Según el fiscal Patrick Kenneally, JoAnn golpeaba a “AJ” con frecuencia. También le daban duchas heladas a modo de castigo. La autopsia reveló que el nene murió por los golpes que recibió en la cabeza y tenía sangre en sus pulmones. En la frente, los forenses pudieron ver con claridad decenas de pequeños círculos. Se trataba de la marca que le había dejado el pomo de la ducha con el que su madre lo torturó por haber mojado su ropa interior. El pequeño también tenía moretones y abrasiones en torso, brazos y piernas. “Cunningham golpeó a este niño hasta el borde de la muerte, lo dejó encerrado en su habitación donde tuvo que atravesar solo el sombrío proceso de la muerte”, dijo Kenneally.
La mujer se mostró arrepentida, lloró, oró y rogó al juez por su clemencia. “Tuve el privilegio de tener a AJ como mi hijo. Lo amaba, lo extraño”, declaró.

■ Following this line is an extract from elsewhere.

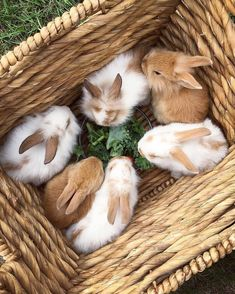 Cute Baby Bunnies, Cute Babies, Somebunny Loves You, Here Comes Peter Cottontail, Cute Animal Photos, Coloring Easter Eggs, Animal 2, Cozy Cottage, Colorful Birds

Aberrante: se victimizó delante del juez
Durante el juicio, JoAnn Cunningham hablaba de su hijo como si hubiese sido asesinado por otra persona, y describió varias veces el “amor” que tenía por “AJ”. La mujer de 37 años se refirió sólo en términos vagos a la muerte del nene, y eligió describir su propia vida difícil. “Soy una prueba viviente de lo que el abuso físico y mental pueden crear”, sollozó ante el juez. La muerte de AJ desencadenó investigaciones sobre el sistema de bienestar infantil y el despido de un trabajador estatal y un supervisor. El padre, también acusado de asesinato en primer grado, aún no fue juzgado.